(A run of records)
________________________
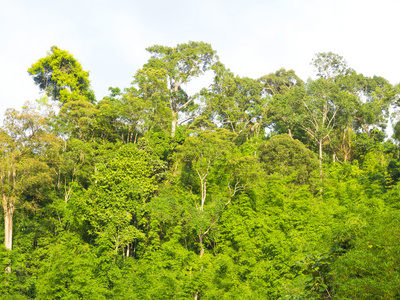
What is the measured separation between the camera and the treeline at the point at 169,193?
27141 millimetres

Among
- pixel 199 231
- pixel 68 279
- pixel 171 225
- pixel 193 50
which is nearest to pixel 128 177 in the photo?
pixel 171 225

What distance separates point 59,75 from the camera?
53.5 metres

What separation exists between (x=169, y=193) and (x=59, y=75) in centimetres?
2798

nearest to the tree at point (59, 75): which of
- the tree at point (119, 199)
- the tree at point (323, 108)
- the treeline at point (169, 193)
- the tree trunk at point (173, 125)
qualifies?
the treeline at point (169, 193)

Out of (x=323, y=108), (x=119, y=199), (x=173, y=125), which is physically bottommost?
(x=119, y=199)

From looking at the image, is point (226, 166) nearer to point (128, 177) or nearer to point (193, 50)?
point (128, 177)

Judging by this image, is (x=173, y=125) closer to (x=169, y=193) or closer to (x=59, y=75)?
(x=169, y=193)

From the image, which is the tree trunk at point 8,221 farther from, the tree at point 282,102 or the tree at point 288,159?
the tree at point 282,102

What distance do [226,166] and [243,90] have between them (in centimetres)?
2420

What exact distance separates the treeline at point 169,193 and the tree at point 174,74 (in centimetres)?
15

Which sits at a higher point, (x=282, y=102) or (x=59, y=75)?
(x=59, y=75)

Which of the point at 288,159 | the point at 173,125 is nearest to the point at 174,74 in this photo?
the point at 173,125

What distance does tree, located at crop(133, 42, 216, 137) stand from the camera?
42.7 meters

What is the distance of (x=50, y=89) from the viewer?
53375 mm
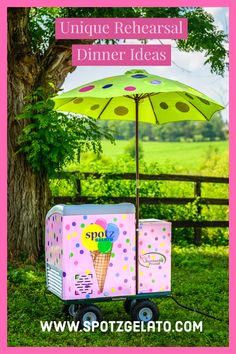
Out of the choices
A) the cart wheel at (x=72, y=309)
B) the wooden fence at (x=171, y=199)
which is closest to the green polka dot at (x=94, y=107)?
the cart wheel at (x=72, y=309)

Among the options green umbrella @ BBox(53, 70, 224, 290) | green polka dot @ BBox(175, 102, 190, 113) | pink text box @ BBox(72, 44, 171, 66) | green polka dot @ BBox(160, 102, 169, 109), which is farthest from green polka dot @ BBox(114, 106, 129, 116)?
pink text box @ BBox(72, 44, 171, 66)

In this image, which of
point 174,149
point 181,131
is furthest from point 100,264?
point 181,131

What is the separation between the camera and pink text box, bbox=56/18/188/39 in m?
5.60

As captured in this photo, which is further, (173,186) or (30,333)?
(173,186)

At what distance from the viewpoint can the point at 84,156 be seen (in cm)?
1352

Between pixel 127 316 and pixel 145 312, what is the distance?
26cm

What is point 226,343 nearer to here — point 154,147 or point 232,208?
point 232,208

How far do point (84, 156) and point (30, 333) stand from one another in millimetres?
8314

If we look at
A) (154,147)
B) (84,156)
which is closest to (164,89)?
(84,156)

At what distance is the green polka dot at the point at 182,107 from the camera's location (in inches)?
235

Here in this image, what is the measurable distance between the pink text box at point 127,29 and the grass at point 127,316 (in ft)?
7.76

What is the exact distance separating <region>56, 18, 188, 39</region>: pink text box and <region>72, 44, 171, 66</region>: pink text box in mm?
→ 92

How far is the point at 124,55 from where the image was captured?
555cm

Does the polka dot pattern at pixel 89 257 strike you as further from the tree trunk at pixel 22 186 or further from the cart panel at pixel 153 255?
the tree trunk at pixel 22 186
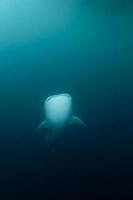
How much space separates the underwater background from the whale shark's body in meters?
0.04

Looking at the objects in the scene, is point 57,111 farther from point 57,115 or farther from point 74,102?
point 74,102

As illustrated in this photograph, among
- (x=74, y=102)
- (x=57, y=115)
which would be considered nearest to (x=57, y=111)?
(x=57, y=115)

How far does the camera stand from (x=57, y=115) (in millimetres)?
1719

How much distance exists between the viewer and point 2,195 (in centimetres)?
175

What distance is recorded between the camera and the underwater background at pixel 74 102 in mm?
1692

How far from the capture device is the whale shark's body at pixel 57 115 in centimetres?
173

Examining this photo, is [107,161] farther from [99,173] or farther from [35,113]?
[35,113]

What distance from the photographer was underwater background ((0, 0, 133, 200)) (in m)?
1.69

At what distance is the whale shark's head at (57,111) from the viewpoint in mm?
1729

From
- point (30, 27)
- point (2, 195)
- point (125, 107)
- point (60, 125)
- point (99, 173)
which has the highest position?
point (30, 27)

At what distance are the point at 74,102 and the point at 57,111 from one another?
0.13 m

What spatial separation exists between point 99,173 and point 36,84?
24.3 inches

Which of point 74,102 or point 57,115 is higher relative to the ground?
point 74,102

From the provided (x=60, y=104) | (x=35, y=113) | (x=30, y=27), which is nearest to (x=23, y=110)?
(x=35, y=113)
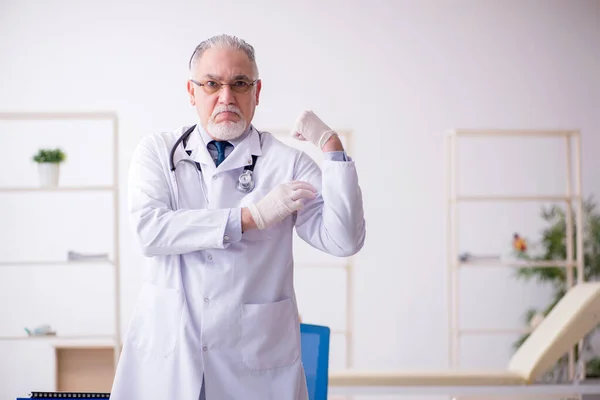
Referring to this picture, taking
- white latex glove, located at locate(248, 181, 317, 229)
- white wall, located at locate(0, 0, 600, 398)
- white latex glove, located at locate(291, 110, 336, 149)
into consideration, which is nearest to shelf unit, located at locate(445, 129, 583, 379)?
white wall, located at locate(0, 0, 600, 398)

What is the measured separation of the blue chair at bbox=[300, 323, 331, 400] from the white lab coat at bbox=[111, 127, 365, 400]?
60 cm

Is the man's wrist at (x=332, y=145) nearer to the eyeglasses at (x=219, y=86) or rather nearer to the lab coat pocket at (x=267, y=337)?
the eyeglasses at (x=219, y=86)

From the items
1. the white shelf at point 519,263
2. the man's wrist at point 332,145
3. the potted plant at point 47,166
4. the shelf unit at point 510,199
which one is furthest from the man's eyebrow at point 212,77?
the white shelf at point 519,263

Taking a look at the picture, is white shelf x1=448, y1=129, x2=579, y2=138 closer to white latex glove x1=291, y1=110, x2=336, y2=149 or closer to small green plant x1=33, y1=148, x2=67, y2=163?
small green plant x1=33, y1=148, x2=67, y2=163

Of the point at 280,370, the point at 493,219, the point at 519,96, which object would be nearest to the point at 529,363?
the point at 493,219

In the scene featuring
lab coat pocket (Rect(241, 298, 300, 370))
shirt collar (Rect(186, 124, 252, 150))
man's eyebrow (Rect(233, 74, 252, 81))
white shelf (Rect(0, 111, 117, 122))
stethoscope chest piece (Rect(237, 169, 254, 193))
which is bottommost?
lab coat pocket (Rect(241, 298, 300, 370))

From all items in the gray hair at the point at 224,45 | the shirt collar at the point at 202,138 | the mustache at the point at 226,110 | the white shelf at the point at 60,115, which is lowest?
the shirt collar at the point at 202,138

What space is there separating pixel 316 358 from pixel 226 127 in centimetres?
91

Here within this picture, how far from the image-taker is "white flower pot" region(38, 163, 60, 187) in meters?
4.38

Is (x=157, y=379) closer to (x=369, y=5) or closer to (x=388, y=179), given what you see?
(x=388, y=179)

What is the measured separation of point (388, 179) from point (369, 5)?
47.9 inches

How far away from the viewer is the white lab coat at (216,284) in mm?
1670

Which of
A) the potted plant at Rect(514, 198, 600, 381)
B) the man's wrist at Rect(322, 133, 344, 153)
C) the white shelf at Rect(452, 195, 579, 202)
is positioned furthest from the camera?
the potted plant at Rect(514, 198, 600, 381)

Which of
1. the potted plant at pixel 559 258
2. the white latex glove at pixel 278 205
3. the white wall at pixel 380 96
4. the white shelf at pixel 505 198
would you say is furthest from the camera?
the white wall at pixel 380 96
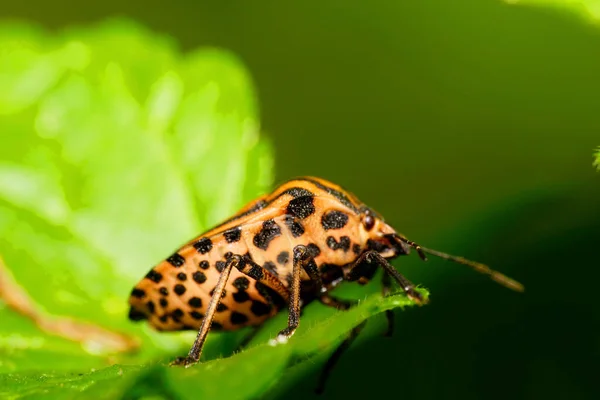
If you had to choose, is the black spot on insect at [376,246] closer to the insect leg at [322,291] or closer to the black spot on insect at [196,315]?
the insect leg at [322,291]

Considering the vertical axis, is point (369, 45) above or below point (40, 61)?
above

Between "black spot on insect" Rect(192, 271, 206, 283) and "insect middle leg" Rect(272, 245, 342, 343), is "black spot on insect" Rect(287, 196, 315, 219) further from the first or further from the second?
"black spot on insect" Rect(192, 271, 206, 283)

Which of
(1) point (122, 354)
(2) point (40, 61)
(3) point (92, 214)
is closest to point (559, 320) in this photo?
(1) point (122, 354)

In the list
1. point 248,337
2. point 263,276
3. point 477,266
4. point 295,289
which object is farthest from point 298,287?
point 477,266

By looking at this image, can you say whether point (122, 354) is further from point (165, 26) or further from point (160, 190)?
point (165, 26)

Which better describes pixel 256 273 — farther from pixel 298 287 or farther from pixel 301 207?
Result: pixel 301 207

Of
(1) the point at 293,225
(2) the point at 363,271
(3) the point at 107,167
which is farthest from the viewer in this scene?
(3) the point at 107,167
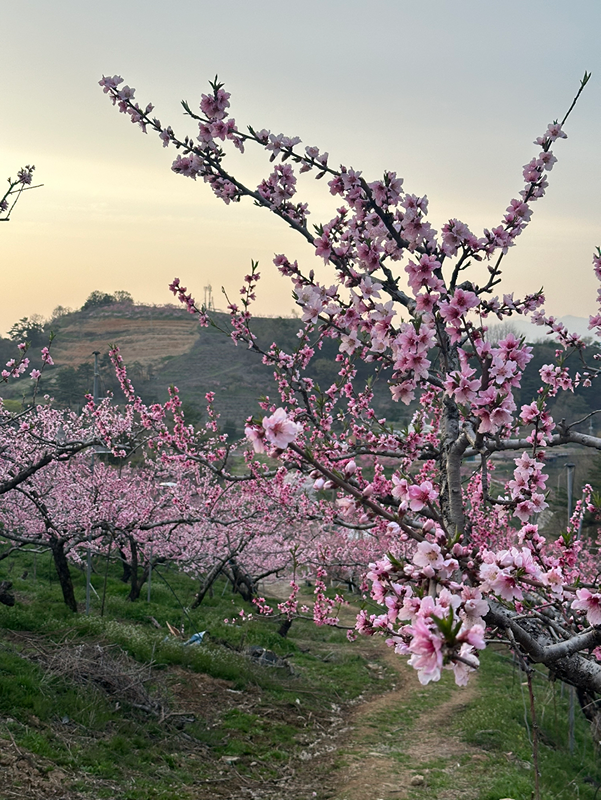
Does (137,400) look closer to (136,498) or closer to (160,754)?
(160,754)

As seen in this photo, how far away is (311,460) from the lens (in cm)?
218

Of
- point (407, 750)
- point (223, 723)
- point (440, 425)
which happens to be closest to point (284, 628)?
point (407, 750)

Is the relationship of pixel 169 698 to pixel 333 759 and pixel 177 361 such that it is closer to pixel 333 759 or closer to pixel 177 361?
pixel 333 759

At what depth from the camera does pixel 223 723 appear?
9.58 meters

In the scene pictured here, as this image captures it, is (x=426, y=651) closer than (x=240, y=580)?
Yes

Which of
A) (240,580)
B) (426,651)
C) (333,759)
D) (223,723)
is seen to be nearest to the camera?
(426,651)

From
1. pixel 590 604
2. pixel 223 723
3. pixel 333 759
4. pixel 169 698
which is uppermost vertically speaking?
pixel 590 604

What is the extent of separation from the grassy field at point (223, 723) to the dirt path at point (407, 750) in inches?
1.6

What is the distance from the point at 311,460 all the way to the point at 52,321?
4165 inches

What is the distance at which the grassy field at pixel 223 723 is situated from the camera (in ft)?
23.4

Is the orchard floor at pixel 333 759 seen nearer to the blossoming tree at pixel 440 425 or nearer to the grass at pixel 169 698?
the grass at pixel 169 698

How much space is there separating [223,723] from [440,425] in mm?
7406

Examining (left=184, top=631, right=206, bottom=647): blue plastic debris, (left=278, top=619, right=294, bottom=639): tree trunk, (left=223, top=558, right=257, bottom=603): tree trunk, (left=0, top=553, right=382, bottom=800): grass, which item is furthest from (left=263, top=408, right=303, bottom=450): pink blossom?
(left=223, top=558, right=257, bottom=603): tree trunk

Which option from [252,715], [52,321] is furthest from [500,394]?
[52,321]
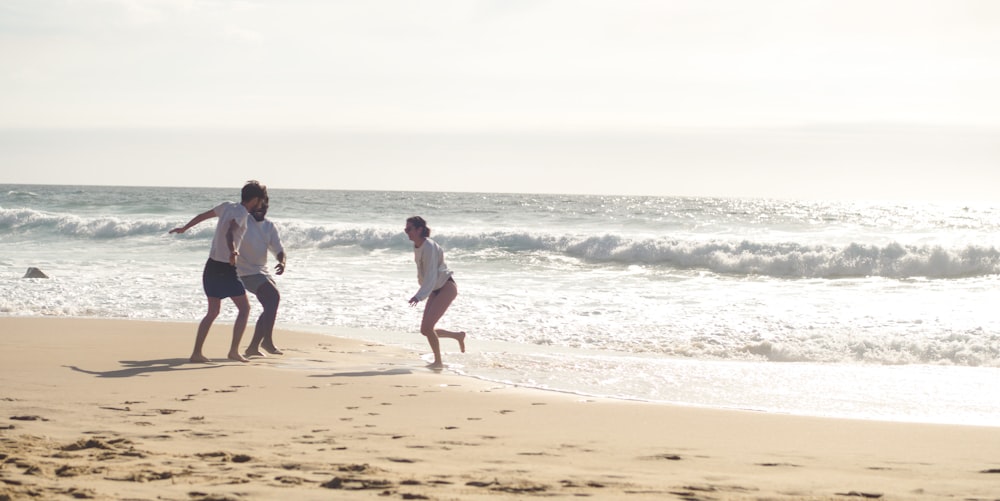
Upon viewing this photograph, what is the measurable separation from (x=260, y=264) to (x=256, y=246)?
8.5 inches

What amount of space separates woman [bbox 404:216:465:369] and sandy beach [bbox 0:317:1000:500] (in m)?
0.62

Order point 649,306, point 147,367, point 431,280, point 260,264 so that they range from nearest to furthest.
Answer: point 147,367, point 431,280, point 260,264, point 649,306

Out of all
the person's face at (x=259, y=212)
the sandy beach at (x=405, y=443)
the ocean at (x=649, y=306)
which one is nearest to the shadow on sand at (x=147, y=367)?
the sandy beach at (x=405, y=443)

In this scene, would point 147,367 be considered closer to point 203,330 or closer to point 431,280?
point 203,330

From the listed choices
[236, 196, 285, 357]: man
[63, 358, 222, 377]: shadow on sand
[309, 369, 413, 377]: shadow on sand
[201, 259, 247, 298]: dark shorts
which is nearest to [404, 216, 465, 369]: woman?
[309, 369, 413, 377]: shadow on sand

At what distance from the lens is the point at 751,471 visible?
440cm

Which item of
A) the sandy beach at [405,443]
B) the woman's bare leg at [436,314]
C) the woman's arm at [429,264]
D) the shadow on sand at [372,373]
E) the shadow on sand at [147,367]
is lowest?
the shadow on sand at [147,367]

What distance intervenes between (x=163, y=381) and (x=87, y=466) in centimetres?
310

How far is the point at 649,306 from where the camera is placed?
1385 cm

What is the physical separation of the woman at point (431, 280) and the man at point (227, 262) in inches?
59.4

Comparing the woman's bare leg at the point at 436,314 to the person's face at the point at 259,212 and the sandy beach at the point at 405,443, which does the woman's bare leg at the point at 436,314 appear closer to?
the sandy beach at the point at 405,443

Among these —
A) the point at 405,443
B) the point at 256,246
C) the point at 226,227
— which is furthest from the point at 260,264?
the point at 405,443

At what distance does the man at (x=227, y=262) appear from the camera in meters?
8.02

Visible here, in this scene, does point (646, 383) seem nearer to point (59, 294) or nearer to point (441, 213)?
point (59, 294)
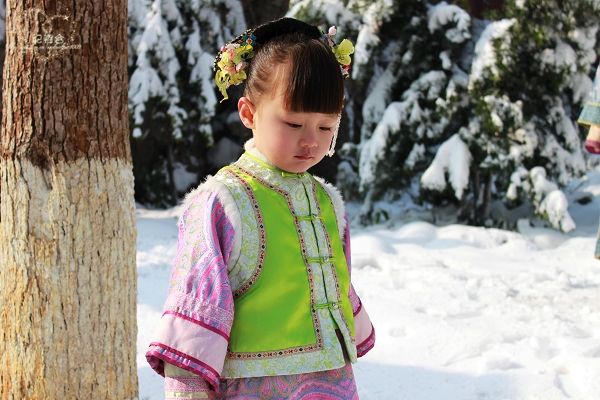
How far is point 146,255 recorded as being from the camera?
619cm

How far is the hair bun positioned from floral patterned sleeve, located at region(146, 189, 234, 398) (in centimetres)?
44

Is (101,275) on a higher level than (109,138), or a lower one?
lower

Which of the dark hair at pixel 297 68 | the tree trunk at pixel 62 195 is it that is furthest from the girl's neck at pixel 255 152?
the tree trunk at pixel 62 195

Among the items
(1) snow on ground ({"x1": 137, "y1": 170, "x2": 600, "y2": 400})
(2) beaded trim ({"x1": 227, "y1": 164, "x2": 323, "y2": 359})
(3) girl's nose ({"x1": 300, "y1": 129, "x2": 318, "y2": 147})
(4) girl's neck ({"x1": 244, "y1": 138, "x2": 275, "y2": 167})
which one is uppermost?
(3) girl's nose ({"x1": 300, "y1": 129, "x2": 318, "y2": 147})

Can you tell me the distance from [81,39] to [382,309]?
2.81 metres

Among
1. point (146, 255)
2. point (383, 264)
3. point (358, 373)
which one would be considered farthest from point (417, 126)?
point (358, 373)

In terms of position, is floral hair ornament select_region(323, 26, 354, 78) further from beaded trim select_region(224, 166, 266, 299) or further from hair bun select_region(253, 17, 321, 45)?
beaded trim select_region(224, 166, 266, 299)

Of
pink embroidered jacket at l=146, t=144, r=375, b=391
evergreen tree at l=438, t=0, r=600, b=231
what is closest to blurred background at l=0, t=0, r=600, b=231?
evergreen tree at l=438, t=0, r=600, b=231

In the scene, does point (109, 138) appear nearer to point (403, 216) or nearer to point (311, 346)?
point (311, 346)

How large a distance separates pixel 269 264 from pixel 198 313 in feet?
0.62

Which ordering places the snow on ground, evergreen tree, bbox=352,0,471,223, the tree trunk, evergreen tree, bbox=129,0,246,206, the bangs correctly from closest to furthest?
the bangs
the tree trunk
the snow on ground
evergreen tree, bbox=352,0,471,223
evergreen tree, bbox=129,0,246,206

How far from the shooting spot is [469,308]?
15.6 ft

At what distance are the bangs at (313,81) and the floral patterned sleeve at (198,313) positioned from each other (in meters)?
0.30

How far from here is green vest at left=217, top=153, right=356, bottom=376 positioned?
166 centimetres
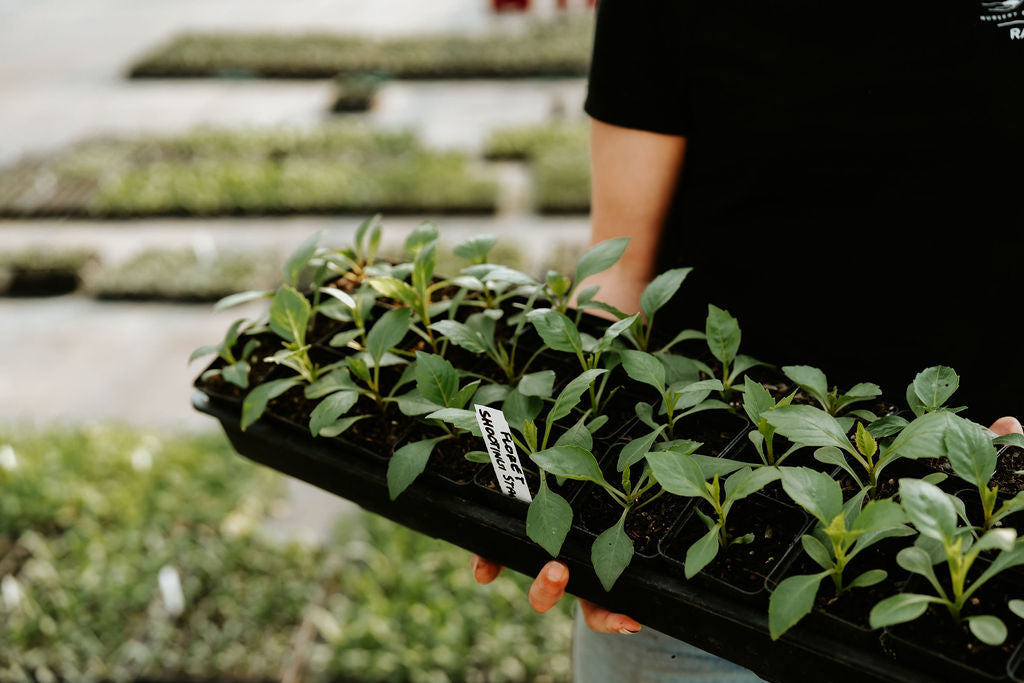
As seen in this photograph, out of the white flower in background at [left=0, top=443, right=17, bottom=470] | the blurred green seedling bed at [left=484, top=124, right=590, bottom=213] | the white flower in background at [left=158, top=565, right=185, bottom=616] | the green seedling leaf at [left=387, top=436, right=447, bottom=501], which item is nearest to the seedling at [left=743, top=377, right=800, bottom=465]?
________________________
== What this task involves ==
Rewrite the lines starting with the one containing "What amount of" and ending after the one containing "Answer: point 147,367, point". Change "sandy beach" to "shoreline" and leave everything else unchanged.

== Expected answer ==
What amount of space separates woman [bbox 404:216:465:369] and shoreline [bbox 0:317:1000:500] (in m)?
0.62

Order point 649,306, point 147,367, point 431,280, point 260,264 so that they range from nearest to furthest.
Answer: point 147,367, point 431,280, point 260,264, point 649,306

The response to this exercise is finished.